▸ **Text excerpt**
This is why the flat-earth conversation is important. The burden of proof lies with the claimant. If sufficient doubt can be created about the veracity of a model, it is not the sceptic’s job to then supply a working model. If neither the flat- nor globe- earth models fit the data, then it’s time to go back to square one and anybody who is honest would understand that.

It is not honest for people to fall back on a false model because it’s ‘the best we have’. If something is wrong, then it’s wrong. We saw this kind of dishonesty all the time during Covid.

For example, when I pointed out that before the ‘pandemic’ hospitals never physically counted the annual ’flu deaths but instead ran an algorithm that hypothesised how many people would die each year from the ’flu and that they were doing the same thing with Covid, people reacted like I said the Earth was flat. If no one knew how many people died from Covid (as opposed to with Covid), then the numbers that supported the emergency response were wrong.

▸ **Excerpted data**
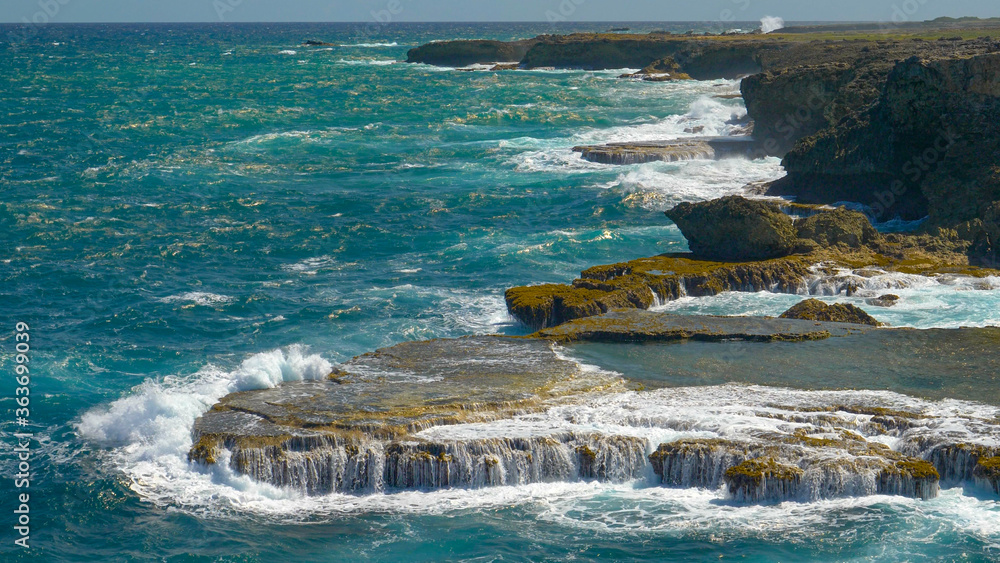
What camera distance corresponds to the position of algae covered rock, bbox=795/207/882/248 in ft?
110

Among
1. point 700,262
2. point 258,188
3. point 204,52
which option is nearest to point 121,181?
point 258,188

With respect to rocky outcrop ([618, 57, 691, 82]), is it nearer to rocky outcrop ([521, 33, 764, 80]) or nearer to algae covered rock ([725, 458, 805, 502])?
rocky outcrop ([521, 33, 764, 80])

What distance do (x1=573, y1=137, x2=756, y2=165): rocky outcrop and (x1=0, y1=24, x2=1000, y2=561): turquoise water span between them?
4.62 ft

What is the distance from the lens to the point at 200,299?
33656mm

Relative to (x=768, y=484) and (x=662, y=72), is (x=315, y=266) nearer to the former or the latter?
(x=768, y=484)

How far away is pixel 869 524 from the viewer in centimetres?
1841

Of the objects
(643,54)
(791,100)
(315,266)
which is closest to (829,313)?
(315,266)

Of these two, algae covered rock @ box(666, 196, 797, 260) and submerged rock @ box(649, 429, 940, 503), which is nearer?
submerged rock @ box(649, 429, 940, 503)

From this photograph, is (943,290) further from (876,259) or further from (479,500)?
(479,500)

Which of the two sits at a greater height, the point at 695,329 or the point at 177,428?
the point at 695,329

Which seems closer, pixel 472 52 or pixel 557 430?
pixel 557 430

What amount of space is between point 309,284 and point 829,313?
670 inches

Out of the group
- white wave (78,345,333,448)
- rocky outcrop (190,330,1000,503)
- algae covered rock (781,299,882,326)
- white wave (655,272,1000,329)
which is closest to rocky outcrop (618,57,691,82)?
white wave (655,272,1000,329)

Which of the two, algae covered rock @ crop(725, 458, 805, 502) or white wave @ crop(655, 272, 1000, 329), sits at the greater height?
white wave @ crop(655, 272, 1000, 329)
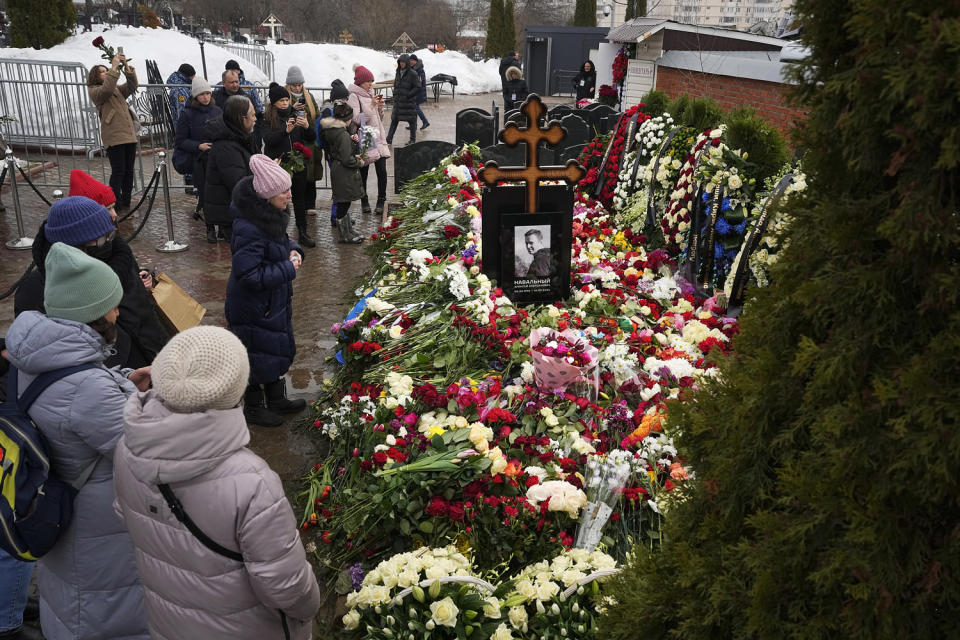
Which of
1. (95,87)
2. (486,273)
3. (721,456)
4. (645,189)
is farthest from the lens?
(95,87)

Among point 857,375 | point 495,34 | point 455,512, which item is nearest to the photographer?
point 857,375

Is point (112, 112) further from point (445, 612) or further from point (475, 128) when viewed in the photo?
point (445, 612)

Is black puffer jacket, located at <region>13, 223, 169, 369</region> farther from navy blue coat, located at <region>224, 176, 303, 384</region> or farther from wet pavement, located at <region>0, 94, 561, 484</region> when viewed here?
wet pavement, located at <region>0, 94, 561, 484</region>

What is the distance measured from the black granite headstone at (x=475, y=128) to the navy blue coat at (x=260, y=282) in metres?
6.95

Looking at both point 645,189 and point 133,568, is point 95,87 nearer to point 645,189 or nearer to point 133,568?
point 645,189

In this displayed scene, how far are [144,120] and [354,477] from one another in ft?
40.6

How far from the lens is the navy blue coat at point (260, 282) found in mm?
4465

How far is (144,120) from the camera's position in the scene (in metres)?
14.0

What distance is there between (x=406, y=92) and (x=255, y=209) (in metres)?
11.4

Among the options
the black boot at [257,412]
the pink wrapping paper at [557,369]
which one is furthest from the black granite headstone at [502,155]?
the pink wrapping paper at [557,369]

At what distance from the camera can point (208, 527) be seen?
6.79ft

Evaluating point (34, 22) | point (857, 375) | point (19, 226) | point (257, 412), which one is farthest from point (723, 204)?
point (34, 22)

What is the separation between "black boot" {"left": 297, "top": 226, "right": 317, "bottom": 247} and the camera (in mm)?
8789

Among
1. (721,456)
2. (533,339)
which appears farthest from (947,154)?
(533,339)
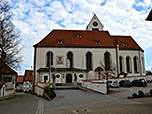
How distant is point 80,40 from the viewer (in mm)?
38844

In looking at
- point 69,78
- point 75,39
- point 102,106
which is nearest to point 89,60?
point 75,39

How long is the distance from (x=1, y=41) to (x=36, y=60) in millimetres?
14688

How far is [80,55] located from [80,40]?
13.4 feet

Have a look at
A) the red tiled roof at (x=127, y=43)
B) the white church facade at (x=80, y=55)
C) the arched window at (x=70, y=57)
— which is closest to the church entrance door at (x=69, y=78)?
the white church facade at (x=80, y=55)

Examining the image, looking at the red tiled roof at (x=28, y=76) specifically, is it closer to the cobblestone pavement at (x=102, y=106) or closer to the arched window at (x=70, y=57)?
the arched window at (x=70, y=57)

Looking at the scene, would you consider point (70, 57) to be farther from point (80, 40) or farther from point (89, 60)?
point (80, 40)

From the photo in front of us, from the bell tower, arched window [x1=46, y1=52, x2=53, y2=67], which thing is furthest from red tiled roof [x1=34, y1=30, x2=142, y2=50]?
the bell tower

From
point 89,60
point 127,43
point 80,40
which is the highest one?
point 80,40

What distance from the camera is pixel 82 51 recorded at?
37281 millimetres

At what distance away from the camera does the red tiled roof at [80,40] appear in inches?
1456

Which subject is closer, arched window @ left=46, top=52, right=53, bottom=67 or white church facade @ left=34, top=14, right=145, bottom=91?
white church facade @ left=34, top=14, right=145, bottom=91

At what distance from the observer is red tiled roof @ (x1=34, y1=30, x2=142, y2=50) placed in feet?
121

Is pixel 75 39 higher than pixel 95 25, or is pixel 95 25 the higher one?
pixel 95 25

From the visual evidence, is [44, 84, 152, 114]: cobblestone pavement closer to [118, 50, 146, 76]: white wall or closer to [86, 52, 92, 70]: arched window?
[86, 52, 92, 70]: arched window
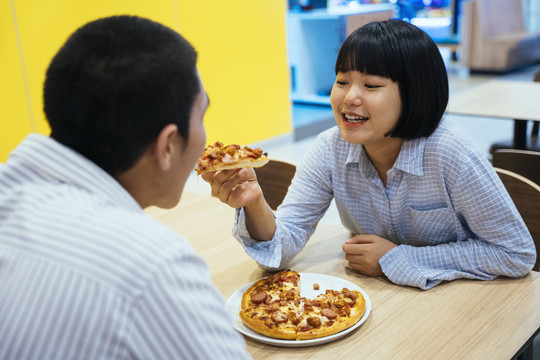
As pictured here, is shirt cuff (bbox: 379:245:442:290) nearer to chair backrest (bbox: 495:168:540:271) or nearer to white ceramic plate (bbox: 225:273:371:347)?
white ceramic plate (bbox: 225:273:371:347)

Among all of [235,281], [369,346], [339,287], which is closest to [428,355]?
[369,346]

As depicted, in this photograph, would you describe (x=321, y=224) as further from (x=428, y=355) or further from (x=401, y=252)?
(x=428, y=355)

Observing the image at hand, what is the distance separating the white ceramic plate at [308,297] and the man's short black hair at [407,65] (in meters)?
0.46

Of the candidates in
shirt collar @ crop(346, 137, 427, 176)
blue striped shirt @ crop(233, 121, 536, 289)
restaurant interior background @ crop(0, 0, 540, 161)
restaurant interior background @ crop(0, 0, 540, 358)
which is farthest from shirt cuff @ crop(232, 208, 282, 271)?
restaurant interior background @ crop(0, 0, 540, 161)

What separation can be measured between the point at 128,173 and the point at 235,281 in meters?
0.73

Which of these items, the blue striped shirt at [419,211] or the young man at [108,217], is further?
the blue striped shirt at [419,211]

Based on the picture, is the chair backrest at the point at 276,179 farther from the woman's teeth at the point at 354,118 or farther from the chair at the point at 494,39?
the chair at the point at 494,39

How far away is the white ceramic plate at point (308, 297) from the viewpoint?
123 centimetres

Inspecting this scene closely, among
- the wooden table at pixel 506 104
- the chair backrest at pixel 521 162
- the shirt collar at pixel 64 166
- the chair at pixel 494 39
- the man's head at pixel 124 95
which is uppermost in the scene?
the man's head at pixel 124 95

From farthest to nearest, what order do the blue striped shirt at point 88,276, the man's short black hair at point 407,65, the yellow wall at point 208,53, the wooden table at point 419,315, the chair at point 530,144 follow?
the yellow wall at point 208,53, the chair at point 530,144, the man's short black hair at point 407,65, the wooden table at point 419,315, the blue striped shirt at point 88,276

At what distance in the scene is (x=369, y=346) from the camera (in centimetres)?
122

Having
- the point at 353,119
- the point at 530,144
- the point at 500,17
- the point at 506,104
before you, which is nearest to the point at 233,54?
the point at 506,104

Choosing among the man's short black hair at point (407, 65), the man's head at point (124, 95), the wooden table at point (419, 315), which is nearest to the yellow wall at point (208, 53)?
the wooden table at point (419, 315)

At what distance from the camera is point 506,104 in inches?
142
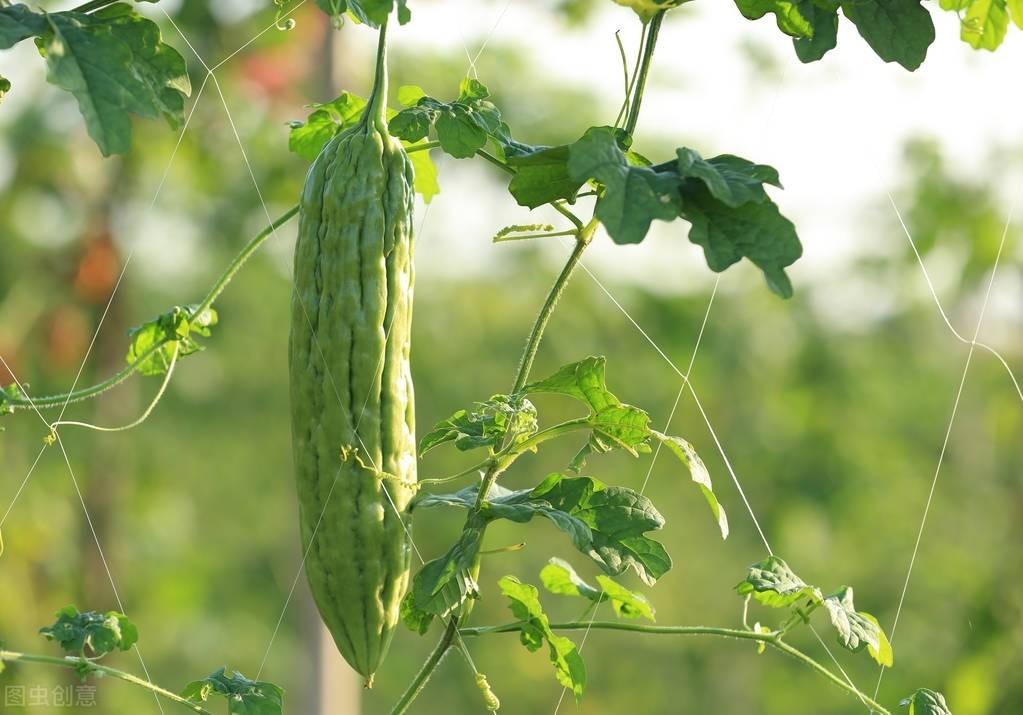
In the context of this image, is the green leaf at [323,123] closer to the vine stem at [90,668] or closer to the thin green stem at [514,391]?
the thin green stem at [514,391]

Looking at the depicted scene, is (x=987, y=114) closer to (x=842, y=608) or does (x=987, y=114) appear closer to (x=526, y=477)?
(x=842, y=608)

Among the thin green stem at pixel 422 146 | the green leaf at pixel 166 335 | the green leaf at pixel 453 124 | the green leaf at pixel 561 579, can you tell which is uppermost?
the green leaf at pixel 453 124

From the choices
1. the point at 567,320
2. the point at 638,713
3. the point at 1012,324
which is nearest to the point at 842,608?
the point at 1012,324

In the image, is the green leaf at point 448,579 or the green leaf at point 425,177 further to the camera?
the green leaf at point 425,177

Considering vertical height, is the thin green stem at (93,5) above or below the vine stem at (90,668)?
above

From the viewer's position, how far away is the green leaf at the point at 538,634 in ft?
4.00

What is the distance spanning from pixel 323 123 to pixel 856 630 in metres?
0.79

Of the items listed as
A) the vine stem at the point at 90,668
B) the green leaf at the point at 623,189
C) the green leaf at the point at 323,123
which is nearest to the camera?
the green leaf at the point at 623,189

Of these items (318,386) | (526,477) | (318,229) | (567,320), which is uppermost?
(318,229)

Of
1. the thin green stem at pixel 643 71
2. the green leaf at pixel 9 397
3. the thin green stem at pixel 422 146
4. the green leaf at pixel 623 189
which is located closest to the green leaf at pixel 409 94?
the thin green stem at pixel 422 146

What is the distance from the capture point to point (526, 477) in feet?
32.9

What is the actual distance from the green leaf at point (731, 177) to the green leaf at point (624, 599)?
1.42 feet

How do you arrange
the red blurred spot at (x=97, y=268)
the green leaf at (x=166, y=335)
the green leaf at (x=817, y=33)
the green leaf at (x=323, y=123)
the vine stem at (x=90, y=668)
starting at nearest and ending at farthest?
the vine stem at (x=90, y=668), the green leaf at (x=817, y=33), the green leaf at (x=166, y=335), the green leaf at (x=323, y=123), the red blurred spot at (x=97, y=268)

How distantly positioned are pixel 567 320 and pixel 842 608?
6.33 meters
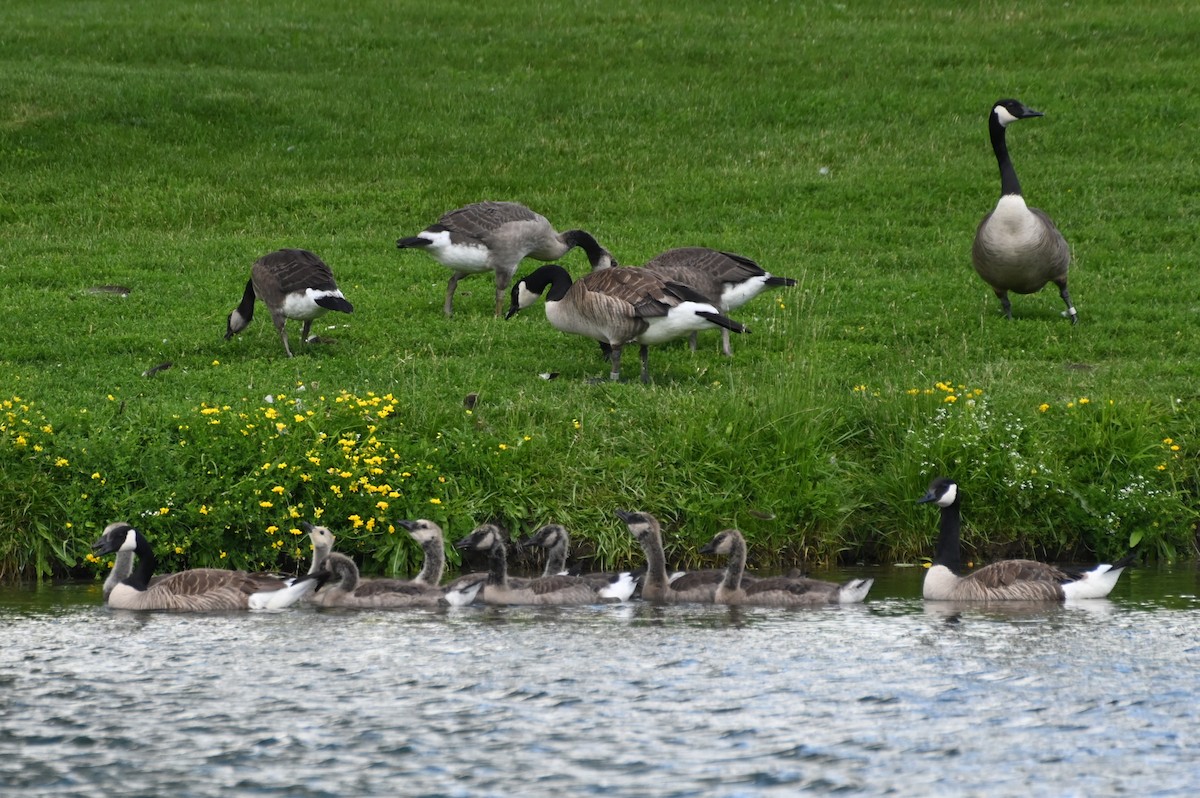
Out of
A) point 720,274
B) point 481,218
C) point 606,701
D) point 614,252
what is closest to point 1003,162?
point 720,274

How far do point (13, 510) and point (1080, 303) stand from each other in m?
14.3

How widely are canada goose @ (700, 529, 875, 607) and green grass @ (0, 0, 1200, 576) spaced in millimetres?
1518

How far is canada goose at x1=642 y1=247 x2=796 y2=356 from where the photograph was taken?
60.7 ft

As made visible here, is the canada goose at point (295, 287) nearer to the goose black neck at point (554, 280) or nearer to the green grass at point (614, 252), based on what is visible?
the green grass at point (614, 252)

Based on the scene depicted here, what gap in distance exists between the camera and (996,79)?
34625mm

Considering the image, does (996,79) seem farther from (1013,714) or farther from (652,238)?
(1013,714)

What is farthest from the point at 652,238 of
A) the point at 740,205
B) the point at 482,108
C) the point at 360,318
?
the point at 482,108

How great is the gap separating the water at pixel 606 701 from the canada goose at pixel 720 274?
6.74 meters

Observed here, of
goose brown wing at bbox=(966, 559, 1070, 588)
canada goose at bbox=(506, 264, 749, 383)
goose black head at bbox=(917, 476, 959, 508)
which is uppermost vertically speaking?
canada goose at bbox=(506, 264, 749, 383)

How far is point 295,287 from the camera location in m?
18.0

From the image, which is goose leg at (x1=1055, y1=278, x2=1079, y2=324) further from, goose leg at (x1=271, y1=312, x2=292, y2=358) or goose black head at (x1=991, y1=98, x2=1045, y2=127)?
goose leg at (x1=271, y1=312, x2=292, y2=358)

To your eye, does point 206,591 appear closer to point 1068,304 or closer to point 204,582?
point 204,582

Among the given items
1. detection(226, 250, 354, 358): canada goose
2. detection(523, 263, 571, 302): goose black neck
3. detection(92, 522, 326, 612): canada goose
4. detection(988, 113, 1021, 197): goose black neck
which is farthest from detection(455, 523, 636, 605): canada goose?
detection(988, 113, 1021, 197): goose black neck

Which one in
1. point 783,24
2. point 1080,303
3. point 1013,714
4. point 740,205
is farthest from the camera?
point 783,24
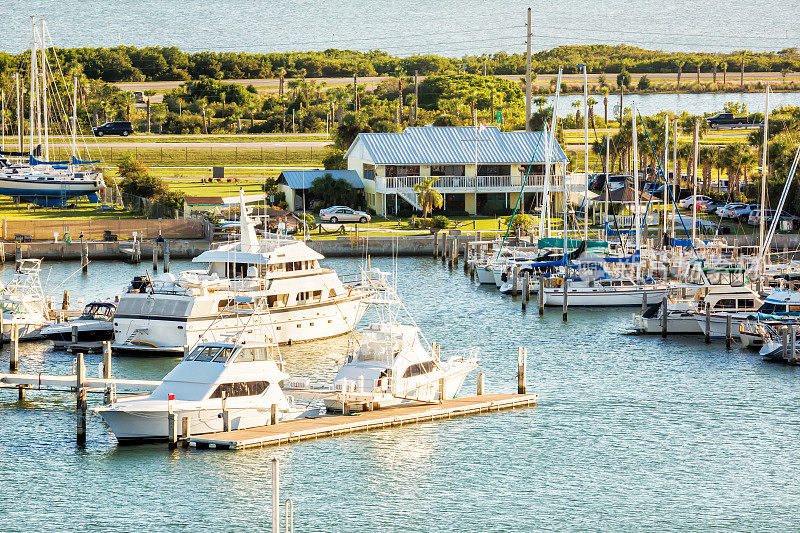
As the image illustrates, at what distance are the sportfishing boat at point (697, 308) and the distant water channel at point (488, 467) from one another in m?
7.60

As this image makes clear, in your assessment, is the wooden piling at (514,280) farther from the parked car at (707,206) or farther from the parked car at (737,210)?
the parked car at (707,206)

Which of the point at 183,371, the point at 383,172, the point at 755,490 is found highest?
the point at 383,172

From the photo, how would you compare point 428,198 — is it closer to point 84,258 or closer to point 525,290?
point 84,258

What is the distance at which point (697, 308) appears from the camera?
66375 millimetres

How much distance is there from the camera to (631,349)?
6303 cm

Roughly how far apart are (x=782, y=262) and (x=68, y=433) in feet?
159

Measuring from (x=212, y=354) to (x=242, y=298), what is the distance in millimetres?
9079

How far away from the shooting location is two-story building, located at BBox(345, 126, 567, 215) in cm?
10562

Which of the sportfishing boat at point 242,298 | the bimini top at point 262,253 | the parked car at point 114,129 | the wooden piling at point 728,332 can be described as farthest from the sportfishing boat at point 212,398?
the parked car at point 114,129

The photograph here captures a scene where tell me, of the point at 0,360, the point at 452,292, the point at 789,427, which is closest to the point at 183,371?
the point at 0,360

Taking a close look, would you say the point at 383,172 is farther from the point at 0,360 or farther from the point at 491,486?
the point at 491,486

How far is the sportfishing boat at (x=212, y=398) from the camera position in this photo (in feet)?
145

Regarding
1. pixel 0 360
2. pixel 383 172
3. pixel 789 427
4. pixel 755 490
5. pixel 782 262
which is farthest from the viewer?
pixel 383 172

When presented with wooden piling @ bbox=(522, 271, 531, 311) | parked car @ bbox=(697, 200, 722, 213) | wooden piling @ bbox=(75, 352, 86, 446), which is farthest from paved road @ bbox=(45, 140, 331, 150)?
wooden piling @ bbox=(75, 352, 86, 446)
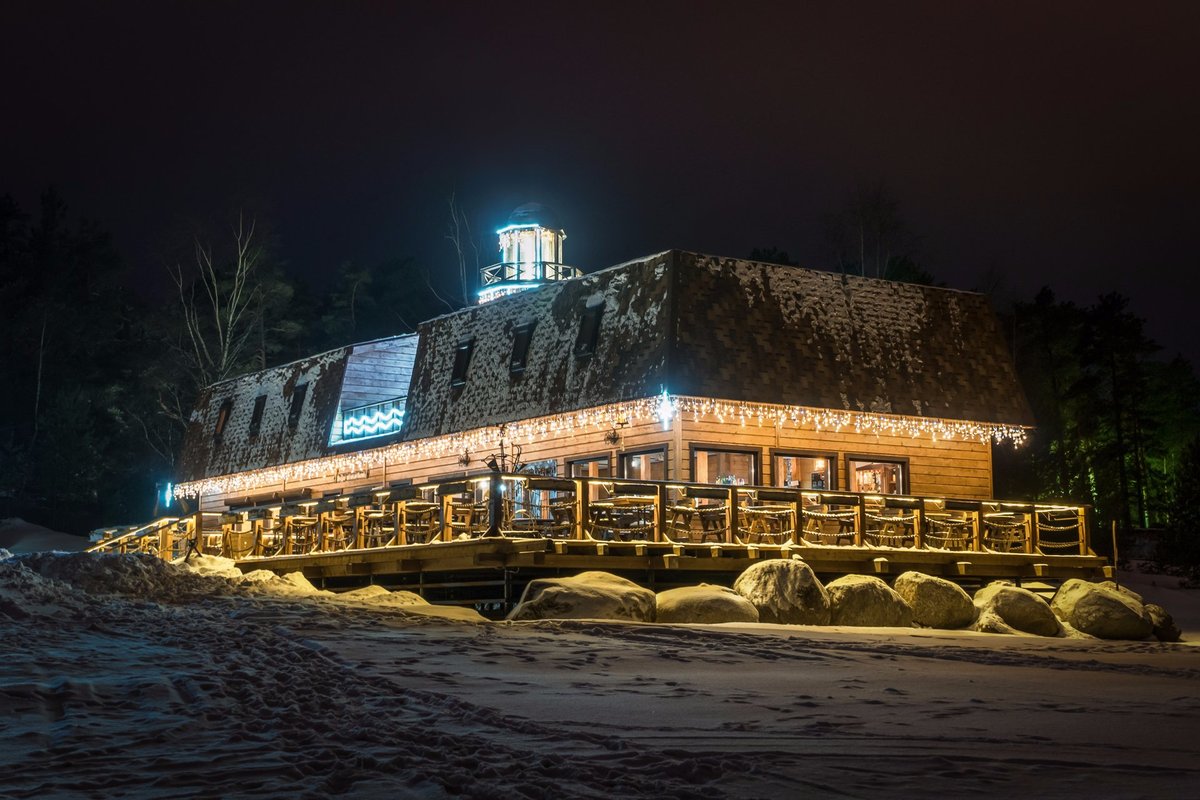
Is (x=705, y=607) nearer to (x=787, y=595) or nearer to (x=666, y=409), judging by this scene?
(x=787, y=595)

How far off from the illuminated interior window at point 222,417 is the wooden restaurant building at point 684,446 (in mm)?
8190

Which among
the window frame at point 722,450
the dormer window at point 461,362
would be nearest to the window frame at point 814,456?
the window frame at point 722,450

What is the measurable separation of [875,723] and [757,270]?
17901mm

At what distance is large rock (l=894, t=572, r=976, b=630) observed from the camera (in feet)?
57.9

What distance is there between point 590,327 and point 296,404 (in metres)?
12.0

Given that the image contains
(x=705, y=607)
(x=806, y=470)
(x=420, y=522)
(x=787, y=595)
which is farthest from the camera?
(x=806, y=470)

▸ **Using the information**
1. Translate this sentence from the flat-earth passage into Spanish: "The burden of proof lies with the claimant."
2. Return the section of the flat-earth passage starting with "This is why" and going on through "time during Covid.", copied word for word.

▸ **Solutions**
1. La carga de la prueba recae en quien hace la afirmación.

2.
This is why the flat-earth conversation is important. The burden of proof lies with the claimant. If sufficient doubt can be created about the veracity of a model, it is not the sceptic’s job to then supply a working model. If neither the flat- nor globe- earth models fit the data, then it’s time to go back to square one and anybody who is honest would understand that.

It is not honest for people to fall back on a false model because it’s ‘the best we have’. If something is wrong, then it’s wrong. We saw this kind of dishonesty all the time during Covid.